Your instructions: Return the data below unchanged, without images.

** Opening Records provided block **

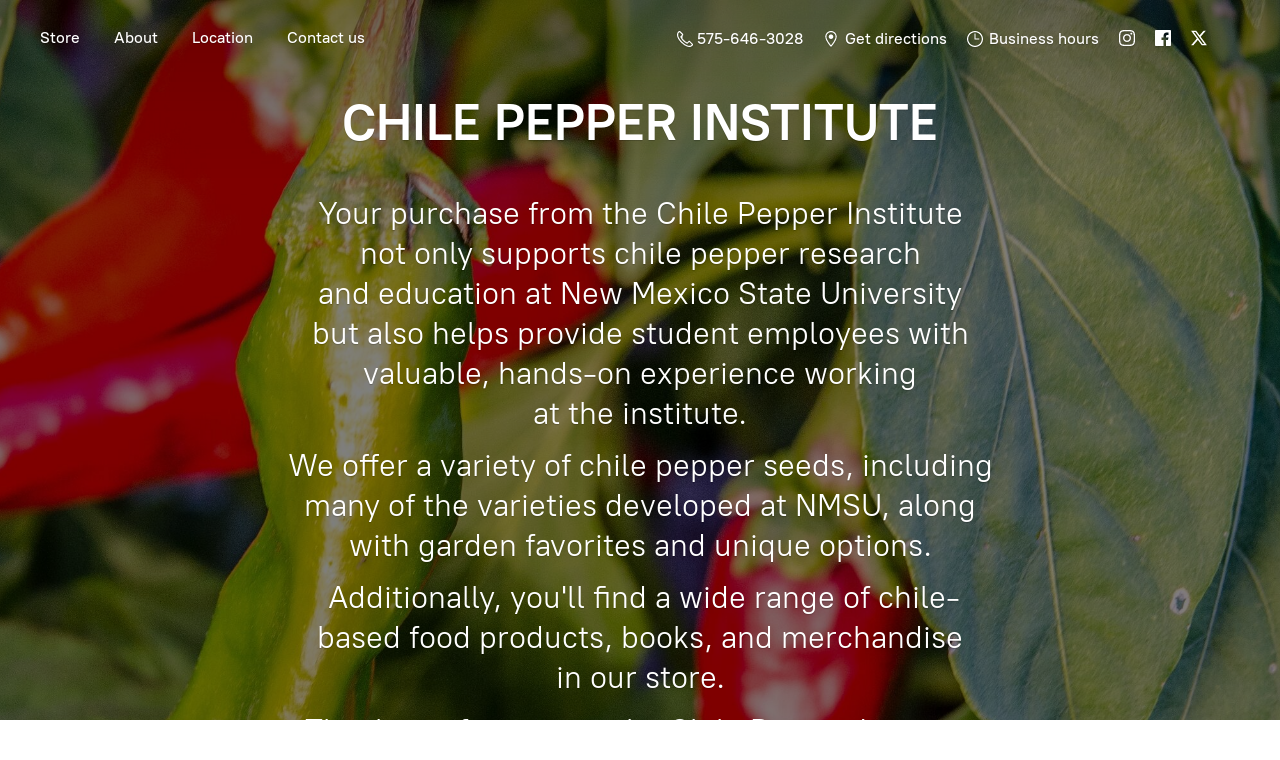

--- FILE ---
content_type: application/javascript;charset=utf-8
request_url: https://app.ecwid.com/categories.js?ownerid=50356125&jsonp=menu.fill
body_size: 424
content:
menu.fill([{"id":178460253,"name":"Decor","nameForUrl":"Decor","link":"#!/Decor/c/178460253","slug":"decor","dataLevel":1,"sub":null},{"id":177973005,"name":"Pet Toys","nameForUrl":"Pet Toys","link":"#!/Pet-Toys/c/177973005","slug":"pet-toys","dataLevel":1,"sub":null},{"id":194804314,"name":"Toys","nameForUrl":"Toys","link":"#!/Toys/c/194804314","slug":"toys-194804314","dataLevel":1,"sub":null},{"id":85441005,"name":"Seeds","nameForUrl":"Seeds","link":"#!/Seeds/c/85441005","slug":"seeds","dataLevel":1,"sub":null},{"id":161666766,"name":"CPI Merch","nameForUrl":"CPI Merch","link":"#!/CPI-Merch/c/161666766","slug":"cpi-merch","dataLevel":1,"sub":null},{"id":85444004,"name":"Books","nameForUrl":"Books","link":"#!/Books/c/85444004","slug":"books","dataLevel":1,"sub":null},{"id":85451001,"name":"Food","nameForUrl":"Food","link":"#!/Food/c/85451001","slug":"food","dataLevel":1,"sub":null},{"id":161670009,"name":"Kitchen","nameForUrl":"Kitchen","link":"#!/Kitchen/c/161670009","slug":"kitchen","dataLevel":1,"sub":null},{"id":154507265,"name":"Jewelry","nameForUrl":"Jewelry","link":"#!/Jewelry/c/154507265","slug":"jewelry","dataLevel":1,"sub":null},{"id":191836532,"name":"Kids","nameForUrl":"Kids","link":"#!/Kids/c/191836532","slug":"kids","dataLevel":1,"sub":null}]);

** Closing Records provided block **

Output for this exercise:
--- FILE ---
content_type: application/javascript;charset=utf-8
request_url: https://app.ecwid.com/categories.js?ownerid=50356125&jsonp=menu.fill
body_size: 424
content:
menu.fill([{"id":178460253,"name":"Decor","nameForUrl":"Decor","link":"#!/Decor/c/178460253","slug":"decor","dataLevel":1,"sub":null},{"id":177973005,"name":"Pet Toys","nameForUrl":"Pet Toys","link":"#!/Pet-Toys/c/177973005","slug":"pet-toys","dataLevel":1,"sub":null},{"id":194804314,"name":"Toys","nameForUrl":"Toys","link":"#!/Toys/c/194804314","slug":"toys-194804314","dataLevel":1,"sub":null},{"id":85441005,"name":"Seeds","nameForUrl":"Seeds","link":"#!/Seeds/c/85441005","slug":"seeds","dataLevel":1,"sub":null},{"id":161666766,"name":"CPI Merch","nameForUrl":"CPI Merch","link":"#!/CPI-Merch/c/161666766","slug":"cpi-merch","dataLevel":1,"sub":null},{"id":85444004,"name":"Books","nameForUrl":"Books","link":"#!/Books/c/85444004","slug":"books","dataLevel":1,"sub":null},{"id":85451001,"name":"Food","nameForUrl":"Food","link":"#!/Food/c/85451001","slug":"food","dataLevel":1,"sub":null},{"id":161670009,"name":"Kitchen","nameForUrl":"Kitchen","link":"#!/Kitchen/c/161670009","slug":"kitchen","dataLevel":1,"sub":null},{"id":154507265,"name":"Jewelry","nameForUrl":"Jewelry","link":"#!/Jewelry/c/154507265","slug":"jewelry","dataLevel":1,"sub":null},{"id":191836532,"name":"Kids","nameForUrl":"Kids","link":"#!/Kids/c/191836532","slug":"kids","dataLevel":1,"sub":null}]);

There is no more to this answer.